Bulls and bears play a crucial role as markets focus on the next price action of the cryptocurrency after Bitcoin fell below the key level of $ 20,000.

The general consensus of the market is that if the price of Bitcoin will not find a support  level at $ 20,000, it could lead to a further market collapse to $15,000. On the other hand, if the cryptocurrency rises above $ 20,000, it could pave the way for a new rally.

Bitcoin has risen by about 6% in the last 24 hours, traded at $ 20,500. However, there are concerns that the asset may still suffer losses.

The most recent drop in the price of BTC has led to the cryptocurrency forming a weekly candle below the moving average (SMA) for 200 weeks. The last time Bitcoin reached this level was in March 2020, when both the cryptocurrency and the stock market reacted to the economic consequences of the pandemic, as illustrated by trader Rekt Capital in a June 20 chart.

According to the analyst, Bitcoin needs to recover the 200-week moving average, which will act as a support level for long-term bullish growth.

This level has historically been a strong level of support. For example, the lows set during previous bearish markets took place in the area of ​​200 SMA.

The next move of Bitcoin may depend on the asset performance around 200-SMA. While lower price movements remain possible, history suggests that Bitcoin may not fall below 200-SMA for a long time.

In addition to the technical analysis, other factors, such as economic conditions, will define the next approach for Bitcoin. For example, the collapse of the cryptocurrency market has been linked to the wider market, as the Federal Reserve is trying to curb high inflation by announcing a rise in interest rates as it fights fears of recession.

The Bitcoin miners are fighting

Miners have gone from buyers to sellers, stopping a multi-year accumulation trend.

In addition, GlassNode added that Bitcoin miners are also under pressure. Last week, miners spent 9,000 BTC from their treasury and still own more than 50,000 BTC. The hash rate is also down 10% from ATH.

The production cost of miners is difficult to calculate accurately, and different configurations face different operating conditions and fees. So even at current prices, many miners could still be profitable.

The data from BTC.com provides surprising information. The difficulty of the Bitcoin network does not diminish due to the exodus of miners. Instead, it is set to adjust this week.

The difficulty level allows the Bitcoin network to adapt when the economic conditions  are changing and is the backbone of its proof-of-work algorithm. The difficulty is automatically reduced to reduce costs and make mining more attractive, if Bitcoin miners are giving up due to lack of profitability.

The correlation between Bitcoin and stocks remains fully valid

The macro-environment offers a weak outlook for a rise in the price of BTC. According to current data, stocks are globally in the middle of “their worst quarter”.
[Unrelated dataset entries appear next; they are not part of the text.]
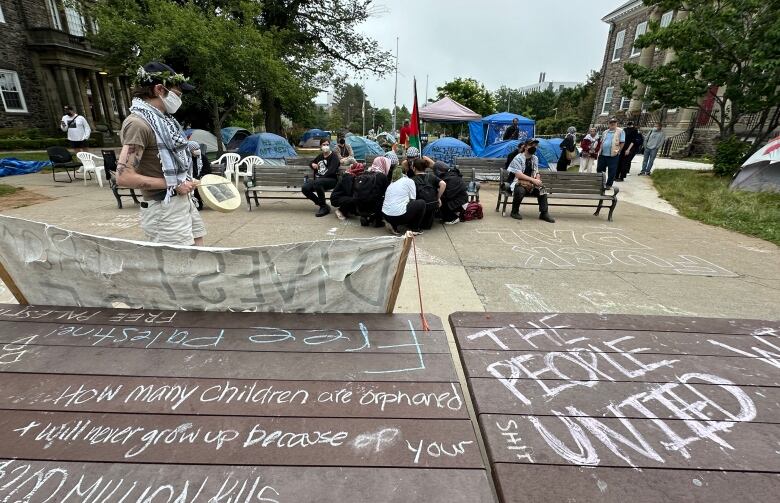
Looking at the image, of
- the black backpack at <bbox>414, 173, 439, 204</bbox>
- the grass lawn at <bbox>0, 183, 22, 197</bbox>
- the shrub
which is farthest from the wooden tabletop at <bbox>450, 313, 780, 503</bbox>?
the grass lawn at <bbox>0, 183, 22, 197</bbox>

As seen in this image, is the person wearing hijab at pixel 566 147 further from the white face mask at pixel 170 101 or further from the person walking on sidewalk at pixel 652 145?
the white face mask at pixel 170 101

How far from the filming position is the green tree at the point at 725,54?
8992 mm

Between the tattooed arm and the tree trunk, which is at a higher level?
the tree trunk

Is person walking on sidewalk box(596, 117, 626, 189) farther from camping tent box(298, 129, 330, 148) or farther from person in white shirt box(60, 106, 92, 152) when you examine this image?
camping tent box(298, 129, 330, 148)

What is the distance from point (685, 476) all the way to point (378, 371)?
3.70ft

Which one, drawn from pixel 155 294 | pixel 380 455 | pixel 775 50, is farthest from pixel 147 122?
pixel 775 50

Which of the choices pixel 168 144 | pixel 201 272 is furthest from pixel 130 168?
pixel 201 272

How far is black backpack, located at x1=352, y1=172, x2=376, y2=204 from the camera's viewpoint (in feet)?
19.7

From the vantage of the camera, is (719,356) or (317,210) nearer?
(719,356)

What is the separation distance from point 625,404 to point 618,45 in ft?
111

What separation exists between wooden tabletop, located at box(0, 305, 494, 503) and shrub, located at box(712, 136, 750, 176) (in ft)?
38.6

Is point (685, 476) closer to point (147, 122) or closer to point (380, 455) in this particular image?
point (380, 455)

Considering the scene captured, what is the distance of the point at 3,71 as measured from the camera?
18297 mm

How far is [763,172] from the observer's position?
26.4 feet
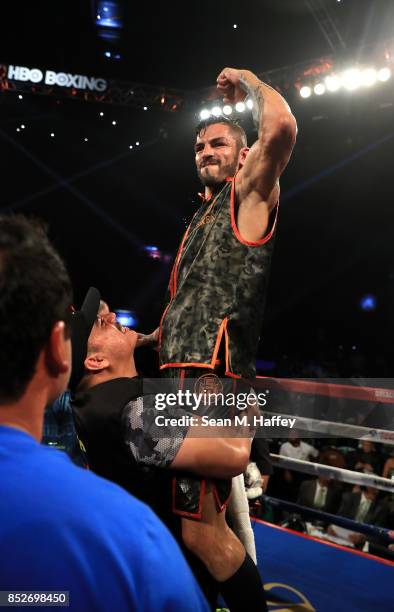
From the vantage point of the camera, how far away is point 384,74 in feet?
24.3

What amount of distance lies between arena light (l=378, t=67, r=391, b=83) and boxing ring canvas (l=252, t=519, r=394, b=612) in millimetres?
6812

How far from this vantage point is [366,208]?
12.3 meters

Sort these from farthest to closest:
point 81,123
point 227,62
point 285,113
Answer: point 81,123 < point 227,62 < point 285,113

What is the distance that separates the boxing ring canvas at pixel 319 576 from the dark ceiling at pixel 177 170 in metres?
7.27

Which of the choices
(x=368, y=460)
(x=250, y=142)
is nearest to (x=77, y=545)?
(x=368, y=460)

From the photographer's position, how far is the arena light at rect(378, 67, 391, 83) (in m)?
7.32

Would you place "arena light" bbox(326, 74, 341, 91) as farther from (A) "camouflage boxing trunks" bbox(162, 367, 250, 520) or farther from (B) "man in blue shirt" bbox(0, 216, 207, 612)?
(B) "man in blue shirt" bbox(0, 216, 207, 612)

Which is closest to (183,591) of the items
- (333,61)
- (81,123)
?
(333,61)

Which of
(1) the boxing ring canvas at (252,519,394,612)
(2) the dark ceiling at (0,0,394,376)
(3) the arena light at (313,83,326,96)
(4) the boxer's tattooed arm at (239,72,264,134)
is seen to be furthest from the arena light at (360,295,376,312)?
(4) the boxer's tattooed arm at (239,72,264,134)

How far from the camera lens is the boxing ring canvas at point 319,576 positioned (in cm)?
215

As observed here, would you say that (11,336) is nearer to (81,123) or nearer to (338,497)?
(338,497)

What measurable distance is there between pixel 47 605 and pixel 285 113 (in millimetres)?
1449

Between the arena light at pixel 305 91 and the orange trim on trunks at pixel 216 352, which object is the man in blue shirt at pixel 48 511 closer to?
the orange trim on trunks at pixel 216 352

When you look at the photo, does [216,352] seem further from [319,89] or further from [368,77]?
[319,89]
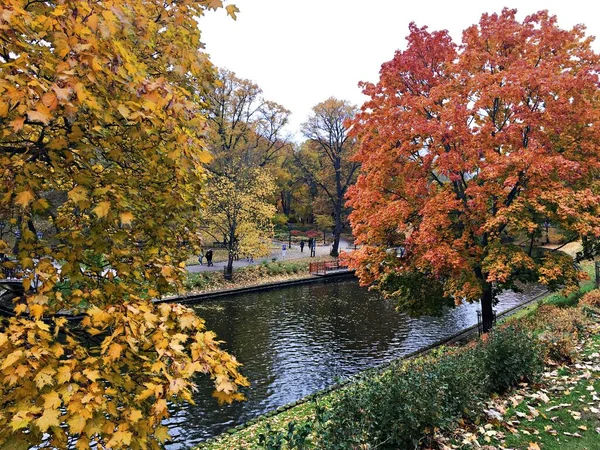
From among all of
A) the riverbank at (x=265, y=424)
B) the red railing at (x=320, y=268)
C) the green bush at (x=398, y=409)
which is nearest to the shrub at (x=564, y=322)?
the green bush at (x=398, y=409)

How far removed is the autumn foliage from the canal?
7.37m

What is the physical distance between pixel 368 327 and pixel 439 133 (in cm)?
1087

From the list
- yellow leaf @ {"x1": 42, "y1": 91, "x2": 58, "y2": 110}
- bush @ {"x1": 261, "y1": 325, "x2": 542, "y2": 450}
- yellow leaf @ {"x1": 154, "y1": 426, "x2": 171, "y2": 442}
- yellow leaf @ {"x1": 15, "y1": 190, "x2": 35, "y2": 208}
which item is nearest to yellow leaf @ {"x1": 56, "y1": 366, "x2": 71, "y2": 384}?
yellow leaf @ {"x1": 154, "y1": 426, "x2": 171, "y2": 442}

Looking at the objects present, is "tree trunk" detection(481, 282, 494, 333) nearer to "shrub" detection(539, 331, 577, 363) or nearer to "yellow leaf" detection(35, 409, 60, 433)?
"shrub" detection(539, 331, 577, 363)

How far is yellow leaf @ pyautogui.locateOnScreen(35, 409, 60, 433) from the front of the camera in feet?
7.49

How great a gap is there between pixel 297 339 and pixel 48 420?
49.8 feet

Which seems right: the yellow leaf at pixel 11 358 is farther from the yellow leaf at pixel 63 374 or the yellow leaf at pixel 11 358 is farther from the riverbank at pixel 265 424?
the riverbank at pixel 265 424

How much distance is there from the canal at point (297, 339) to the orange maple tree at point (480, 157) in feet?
12.9

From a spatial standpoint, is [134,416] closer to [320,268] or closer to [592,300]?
[592,300]

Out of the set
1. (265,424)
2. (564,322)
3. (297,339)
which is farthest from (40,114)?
(297,339)

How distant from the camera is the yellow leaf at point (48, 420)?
2283mm

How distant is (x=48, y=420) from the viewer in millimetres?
2307

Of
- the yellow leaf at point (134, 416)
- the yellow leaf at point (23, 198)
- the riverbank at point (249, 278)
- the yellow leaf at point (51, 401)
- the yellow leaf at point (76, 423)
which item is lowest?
the riverbank at point (249, 278)

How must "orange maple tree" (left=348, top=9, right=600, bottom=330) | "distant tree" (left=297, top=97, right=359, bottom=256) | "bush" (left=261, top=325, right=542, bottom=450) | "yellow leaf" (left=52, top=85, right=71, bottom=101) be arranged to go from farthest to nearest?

The only players on the market who seem to be able to change things are the central banks, especially the Federal Reserve.

Some now claim that the tightening of the currency will not last long, as its negative effects will force the Fed to start expanding the dollar supply again. This, in turn, will bring cash flow back to risky assets.

In the meantime, however, the policy calls for increased rate hikes, which the Fed announced earlier this month, directly causing rising losses on risky assets.

The sentiment is close to reaching historic lows

According to the Crypto Fear and Greed index, the average investor is now more scared than ever in the industry’s history.

On June 19, the index, which uses a basket of factors to calculate overall sentiment, fell to a record low of just 6/100 – deep in its “extreme fear” category.

The weekly close only partially improved the situation, with the index adding three points to remain at levels that have historically marked bearish market lows for Bitcoin.